Víctor es un hombre mayor que vive solo en el amplio y polvoriento piso familiar de Madrid, rodeado de objetos, recuerdos y un espejo que ya no soporta mirar. Antiguo montador de cine que trabajó censurado bajo el franquismo, guarda la memoria de un pequeño acto de rebeldía juvenil —unos metros de película robada y verdadera— que le costó el destierro y décadas de vida errante entre países ajenos. De vuelta en España, sin familia, sin oficio y con el cuerpo rindiéndose pieza a pieza, ha encontrado una manera peculiar de no estar solo: anunciar la venta de la casa que nunca entregará, para que agentes inmobiliarios y compradores curiosos desfilen por su salón cada jueves y le hagan compañía un rato.
La novela avanza con un pulso ágil y cinematográfico, alternando la voz interior de Víctor —lúcida, sarcástica, consciente de su propia decadencia— con escenas corales llenas de personajes menores que aportan comicidad y contraste: una joven e ingeniosa agente inmobiliaria que maneja sus jefas y a sus clientes con la misma soltura; un periodista primerizo encargado de obituarios que busca una última entrevista; un matrimonio de abogados que visita el piso con motivaciones muy distintas; un portero rígido y sudoroso incapaz de tomar decisiones; y una tripulación de ambulancia que, entre bocadillos y anécdotas turbias, trata a los pacientes con la misma indiferencia con la que comenta su vida nocturna.
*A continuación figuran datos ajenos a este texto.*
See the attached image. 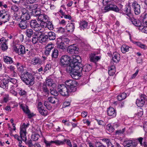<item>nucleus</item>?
<instances>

El relato se precipita cuando, durante una visita concertada, la casa aparece en un silencio inquietante: Víctor no responde al timbre ni al teléfono, y su ausencia obliga a los presentes —agente, compradores y portero— a franquear la puerta que él jamás abre a nadie. Lo que encuentran, entre la extrañeza, el pánico y una comicidad amarga, desnuda de golpe la soledad que Víctor había disfrazado de teatro social, y la novela vira hacia una reflexión, tan tierna como descarnada, sobre la vejez, la dignidad y la manera en que cada uno decide mirar de frente —o esquivar— su propio final.
Con un estilo directo, casi de guion, y un humor que brota de lo trágico y de lo vulgar a partes iguales, la obra propone que ante la certeza de la muerte solo queda una respuesta posible: sostener, hasta el final, algo de nobleza.